• WHAT YOU WILL DO
Within the records below, find each line with the word "site" and copy it out.

• SUPPLIED INFORMATION
*****
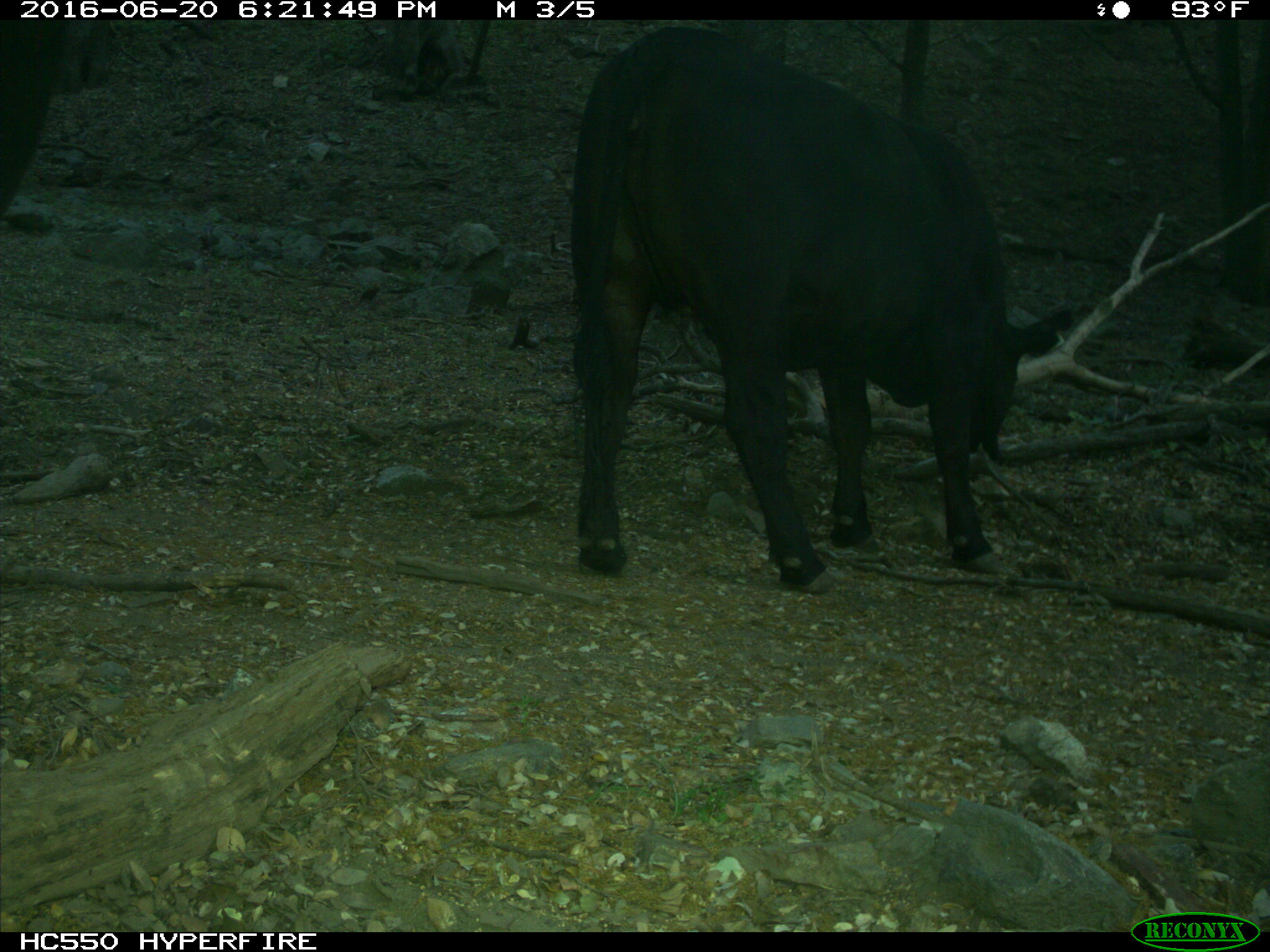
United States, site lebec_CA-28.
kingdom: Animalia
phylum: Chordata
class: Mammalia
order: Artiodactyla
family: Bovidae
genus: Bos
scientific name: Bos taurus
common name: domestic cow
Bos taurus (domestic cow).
*****
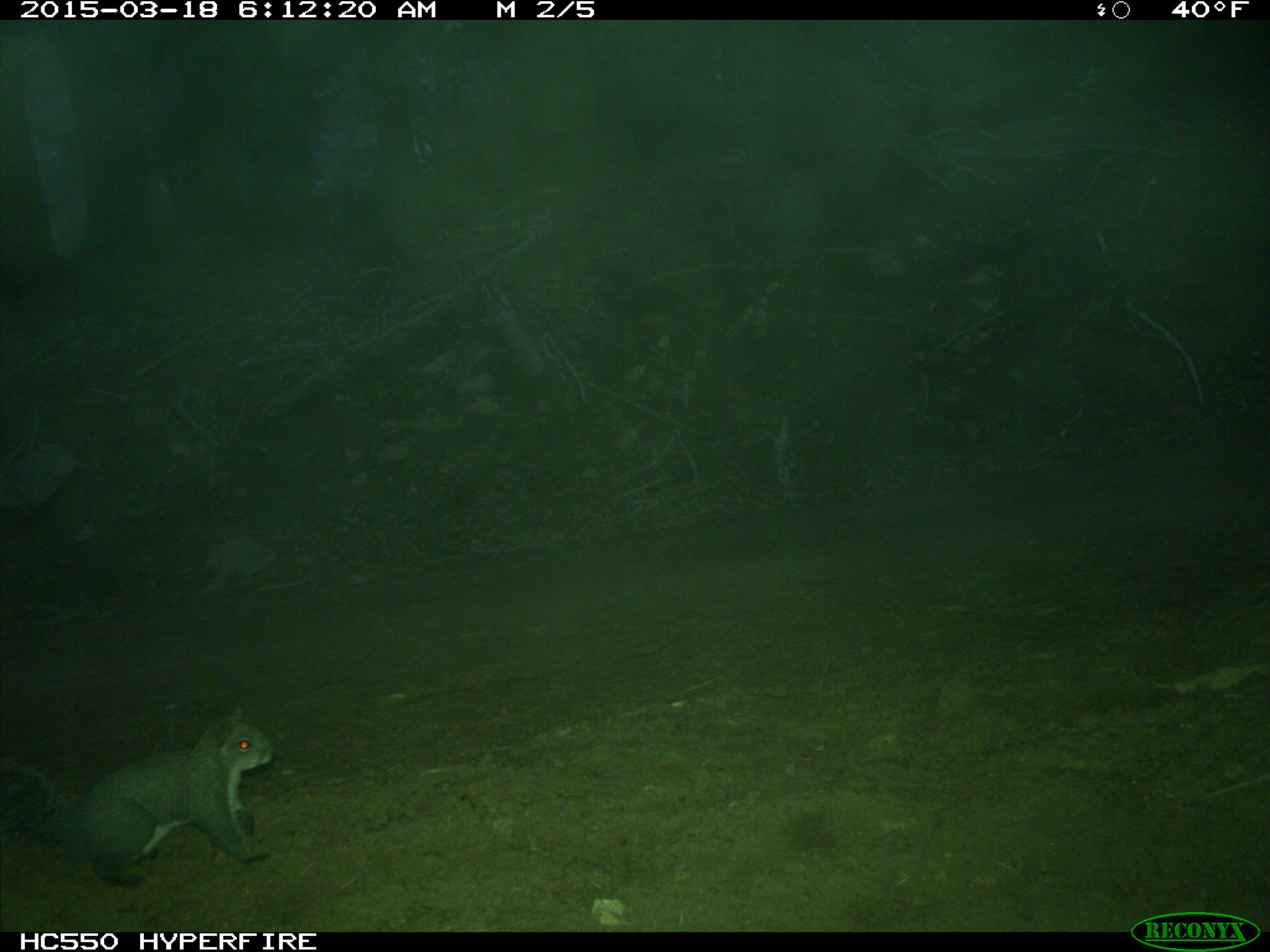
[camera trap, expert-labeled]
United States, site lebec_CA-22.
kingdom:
*****
• TASK ANSWER
United States, site lebec_CA-28.
United States, site lebec_CA-22.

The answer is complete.